新しい風取り入れ、会員の声を聴く
開かれた京都府保険医協会に
理事長 内田 亮彦
この度、京都府保険医協会の理事長を拝命した。76年続く伝統ある協会の理事長という大任を仰せつかり、身の引き締まる思いである。長年にわたり地域医療を支えてこられた諸先輩方のご尽力に敬意を表しつつ、その志を引き継ぎ、さらなる発展に努めたい。
医療を取り巻く環境は年々厳しさを増しており、診療報酬の見直しや地域医療構想の進展、医師の働き方改革など、現場では多くの課題に直面している。こうした中で、協会は規約第3条すなわち「本協会は国民の健康な生活をきずくために国民と連携し、保険医の団結によって次の二項を遂行することを目的とする。1.医療保障制度の確立と制度運用の合理化の追求、2.保険医の知識と技能の向上と生活権の擁護」を目指して活動してきた。私たち保険医の声を広く社会に届け、より良い医療制度の構築を目指すことが協会の重要な使命と考えている。

_提供項目_

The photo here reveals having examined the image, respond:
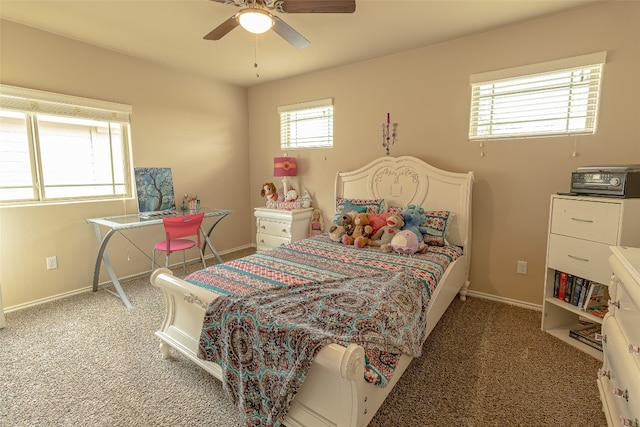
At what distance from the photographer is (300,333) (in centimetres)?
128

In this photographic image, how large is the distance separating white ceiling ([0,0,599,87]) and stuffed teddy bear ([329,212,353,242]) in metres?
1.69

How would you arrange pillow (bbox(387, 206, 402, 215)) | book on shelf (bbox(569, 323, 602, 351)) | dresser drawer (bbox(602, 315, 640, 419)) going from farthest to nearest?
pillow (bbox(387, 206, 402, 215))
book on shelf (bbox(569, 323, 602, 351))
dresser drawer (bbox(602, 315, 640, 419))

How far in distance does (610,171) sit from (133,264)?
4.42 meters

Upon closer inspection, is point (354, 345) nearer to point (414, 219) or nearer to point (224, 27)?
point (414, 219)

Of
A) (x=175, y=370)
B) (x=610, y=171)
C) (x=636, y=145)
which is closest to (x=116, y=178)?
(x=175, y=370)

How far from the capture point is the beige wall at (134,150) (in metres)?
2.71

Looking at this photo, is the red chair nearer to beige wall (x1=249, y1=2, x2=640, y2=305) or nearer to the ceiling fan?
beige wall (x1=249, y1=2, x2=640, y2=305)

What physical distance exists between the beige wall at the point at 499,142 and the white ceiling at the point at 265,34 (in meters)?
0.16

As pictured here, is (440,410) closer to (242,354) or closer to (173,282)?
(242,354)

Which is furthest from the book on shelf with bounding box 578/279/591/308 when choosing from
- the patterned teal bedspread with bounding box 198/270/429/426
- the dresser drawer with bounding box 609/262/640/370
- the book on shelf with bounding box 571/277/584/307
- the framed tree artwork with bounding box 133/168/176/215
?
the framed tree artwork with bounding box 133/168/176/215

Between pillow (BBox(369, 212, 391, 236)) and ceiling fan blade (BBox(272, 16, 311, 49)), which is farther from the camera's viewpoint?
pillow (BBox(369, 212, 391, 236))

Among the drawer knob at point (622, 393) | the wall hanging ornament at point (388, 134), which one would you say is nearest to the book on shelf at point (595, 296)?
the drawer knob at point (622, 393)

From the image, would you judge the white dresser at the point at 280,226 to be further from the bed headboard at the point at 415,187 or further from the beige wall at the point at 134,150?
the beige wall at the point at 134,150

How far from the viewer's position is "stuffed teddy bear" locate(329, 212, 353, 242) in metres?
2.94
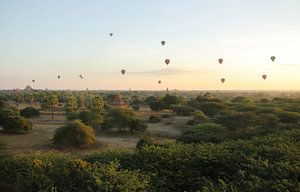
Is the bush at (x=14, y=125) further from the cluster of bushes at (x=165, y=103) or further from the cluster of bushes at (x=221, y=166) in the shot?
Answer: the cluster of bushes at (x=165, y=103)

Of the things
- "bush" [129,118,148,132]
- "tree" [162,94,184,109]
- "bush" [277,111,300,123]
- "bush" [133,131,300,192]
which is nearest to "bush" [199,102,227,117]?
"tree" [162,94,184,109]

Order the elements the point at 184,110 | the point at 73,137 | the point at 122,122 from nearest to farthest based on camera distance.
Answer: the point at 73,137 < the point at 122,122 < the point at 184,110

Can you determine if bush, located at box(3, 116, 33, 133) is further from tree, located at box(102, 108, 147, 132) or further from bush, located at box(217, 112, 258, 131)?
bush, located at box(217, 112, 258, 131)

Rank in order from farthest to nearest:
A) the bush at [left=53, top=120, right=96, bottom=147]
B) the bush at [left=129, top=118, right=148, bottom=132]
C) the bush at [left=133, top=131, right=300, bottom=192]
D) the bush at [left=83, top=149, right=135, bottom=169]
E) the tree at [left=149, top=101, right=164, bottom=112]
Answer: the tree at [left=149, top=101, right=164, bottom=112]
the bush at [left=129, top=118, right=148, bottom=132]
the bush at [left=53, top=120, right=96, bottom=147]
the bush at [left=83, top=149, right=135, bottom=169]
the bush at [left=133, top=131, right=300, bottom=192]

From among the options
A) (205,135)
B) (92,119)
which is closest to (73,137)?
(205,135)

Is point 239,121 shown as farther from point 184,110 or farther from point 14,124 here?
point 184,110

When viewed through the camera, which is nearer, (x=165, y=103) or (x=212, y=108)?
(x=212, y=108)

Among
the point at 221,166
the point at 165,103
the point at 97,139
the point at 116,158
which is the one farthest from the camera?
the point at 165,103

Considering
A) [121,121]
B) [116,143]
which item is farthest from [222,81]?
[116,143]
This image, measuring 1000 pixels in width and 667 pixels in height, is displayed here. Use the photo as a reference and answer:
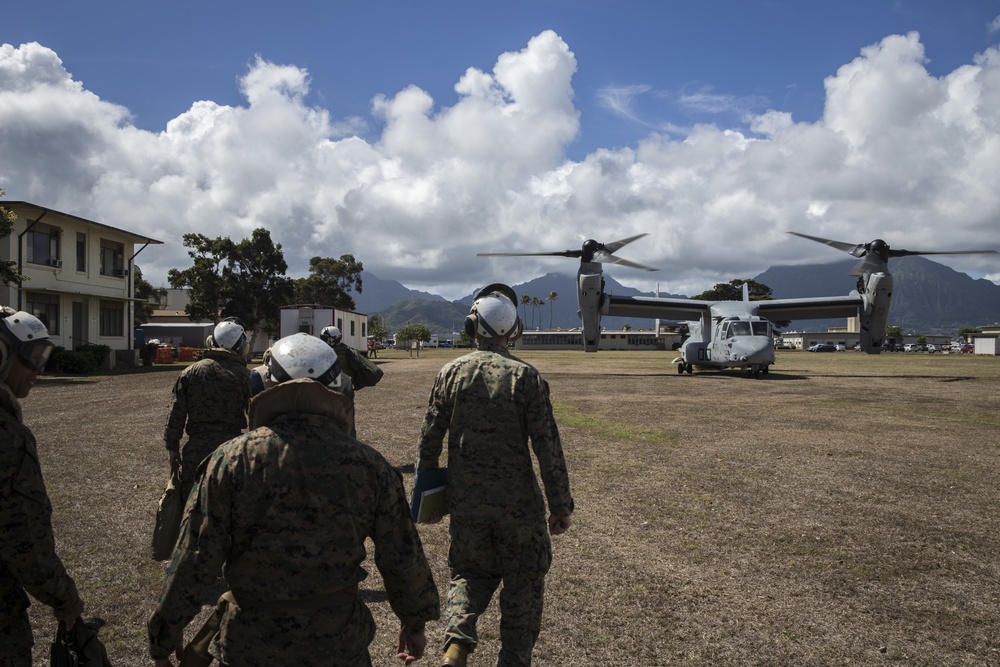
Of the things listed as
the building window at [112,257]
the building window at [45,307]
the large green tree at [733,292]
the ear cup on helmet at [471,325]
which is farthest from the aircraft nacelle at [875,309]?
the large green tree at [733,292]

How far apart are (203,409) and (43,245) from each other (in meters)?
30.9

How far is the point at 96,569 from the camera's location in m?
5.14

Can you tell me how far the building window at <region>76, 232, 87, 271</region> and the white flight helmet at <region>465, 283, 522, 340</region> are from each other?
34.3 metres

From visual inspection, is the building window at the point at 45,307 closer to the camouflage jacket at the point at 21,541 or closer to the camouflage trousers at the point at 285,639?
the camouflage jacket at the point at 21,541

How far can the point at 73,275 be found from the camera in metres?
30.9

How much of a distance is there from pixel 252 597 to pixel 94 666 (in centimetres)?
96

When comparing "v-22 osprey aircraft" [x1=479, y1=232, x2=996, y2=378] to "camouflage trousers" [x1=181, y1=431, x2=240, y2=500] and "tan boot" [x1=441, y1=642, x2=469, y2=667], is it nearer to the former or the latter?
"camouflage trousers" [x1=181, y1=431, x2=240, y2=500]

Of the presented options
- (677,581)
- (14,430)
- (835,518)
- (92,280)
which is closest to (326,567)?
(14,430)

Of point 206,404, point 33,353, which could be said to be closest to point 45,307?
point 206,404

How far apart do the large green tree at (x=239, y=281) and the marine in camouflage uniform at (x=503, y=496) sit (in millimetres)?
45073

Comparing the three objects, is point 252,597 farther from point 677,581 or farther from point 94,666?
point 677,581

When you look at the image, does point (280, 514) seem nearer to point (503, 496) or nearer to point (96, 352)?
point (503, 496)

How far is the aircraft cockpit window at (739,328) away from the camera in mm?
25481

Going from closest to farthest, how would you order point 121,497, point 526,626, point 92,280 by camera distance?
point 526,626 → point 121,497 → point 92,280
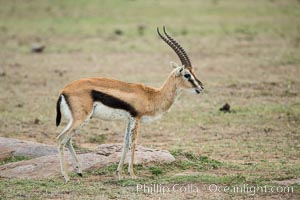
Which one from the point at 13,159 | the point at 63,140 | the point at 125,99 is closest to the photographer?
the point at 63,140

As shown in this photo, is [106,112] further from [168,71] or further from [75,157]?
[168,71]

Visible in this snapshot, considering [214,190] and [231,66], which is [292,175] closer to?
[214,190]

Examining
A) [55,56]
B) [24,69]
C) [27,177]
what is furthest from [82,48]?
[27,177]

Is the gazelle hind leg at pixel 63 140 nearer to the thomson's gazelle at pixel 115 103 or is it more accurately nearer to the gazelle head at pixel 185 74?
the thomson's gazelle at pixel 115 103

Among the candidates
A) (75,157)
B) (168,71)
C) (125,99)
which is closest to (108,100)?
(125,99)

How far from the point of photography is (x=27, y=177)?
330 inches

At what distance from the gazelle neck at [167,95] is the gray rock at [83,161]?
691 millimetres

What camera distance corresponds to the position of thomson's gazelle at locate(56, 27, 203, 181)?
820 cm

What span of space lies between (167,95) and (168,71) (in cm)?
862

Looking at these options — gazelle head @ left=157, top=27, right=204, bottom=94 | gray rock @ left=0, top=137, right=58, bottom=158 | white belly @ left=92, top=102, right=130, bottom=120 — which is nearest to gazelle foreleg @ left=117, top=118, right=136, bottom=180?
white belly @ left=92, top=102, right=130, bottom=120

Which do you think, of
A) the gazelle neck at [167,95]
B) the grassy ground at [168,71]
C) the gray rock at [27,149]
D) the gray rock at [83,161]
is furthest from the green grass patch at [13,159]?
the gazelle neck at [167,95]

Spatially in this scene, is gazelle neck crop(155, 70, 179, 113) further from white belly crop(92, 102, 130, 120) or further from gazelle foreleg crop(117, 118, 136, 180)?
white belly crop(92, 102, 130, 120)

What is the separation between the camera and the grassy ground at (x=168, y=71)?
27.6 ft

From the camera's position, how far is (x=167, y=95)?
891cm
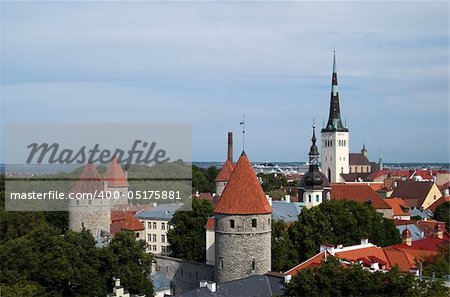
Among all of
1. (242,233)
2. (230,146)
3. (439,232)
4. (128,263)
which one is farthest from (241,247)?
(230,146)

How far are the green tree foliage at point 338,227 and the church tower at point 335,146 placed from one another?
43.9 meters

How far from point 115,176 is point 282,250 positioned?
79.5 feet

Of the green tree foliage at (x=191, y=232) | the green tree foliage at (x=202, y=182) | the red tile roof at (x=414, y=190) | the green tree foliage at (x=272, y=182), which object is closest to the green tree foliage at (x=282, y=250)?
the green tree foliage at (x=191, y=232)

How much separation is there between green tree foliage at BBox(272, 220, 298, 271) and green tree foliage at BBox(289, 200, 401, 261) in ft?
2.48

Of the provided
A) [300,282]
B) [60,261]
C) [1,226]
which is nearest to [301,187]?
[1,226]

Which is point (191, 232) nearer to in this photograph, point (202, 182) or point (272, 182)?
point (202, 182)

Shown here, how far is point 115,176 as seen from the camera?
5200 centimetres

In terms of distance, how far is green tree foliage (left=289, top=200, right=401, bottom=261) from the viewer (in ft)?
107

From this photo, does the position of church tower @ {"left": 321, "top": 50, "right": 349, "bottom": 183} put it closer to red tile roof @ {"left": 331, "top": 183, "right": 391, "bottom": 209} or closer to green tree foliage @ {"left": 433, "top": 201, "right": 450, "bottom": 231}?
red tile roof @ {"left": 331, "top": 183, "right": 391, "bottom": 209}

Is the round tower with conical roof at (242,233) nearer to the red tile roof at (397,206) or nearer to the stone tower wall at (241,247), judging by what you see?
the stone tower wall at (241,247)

_設問_
1) 課題文によると、京都府保険医協会は何年続いているか。
2) 課題文から、「新しい風取り入れ、会員の声を聴く」を含む語句で始まり「会の重要な使命と考えている。」で終わる部分を、一字一句違えずに書き写せ。

_設問別解答_
1) 76年。

2)
新しい風取り入れ、会員の声を聴く
開かれた京都府保険医協会に
理事長 内田 亮彦
この度、京都府保険医協会の理事長を拝命した。76年続く伝統ある協会の理事長という大任を仰せつかり、身の引き締まる思いである。長年にわたり地域医療を支えてこられた諸先輩方のご尽力に敬意を表しつつ、その志を引き継ぎ、さらなる発展に努めたい。
医療を取り巻く環境は年々厳しさを増しており、診療報酬の見直しや地域医療構想の進展、医師の働き方改革など、現場では多くの課題に直面している。こうした中で、協会は規約第3条すなわち「本協会は国民の健康な生活をきずくために国民と連携し、保険医の団結によって次の二項を遂行することを目的とする。1.医療保障制度の確立と制度運用の合理化の追求、2.保険医の知識と技能の向上と生活権の擁護」を目指して活動してきた。私たち保険医の声を広く社会に届け、より良い医療制度の構築を目指すことが協会の重要な使命と考えている。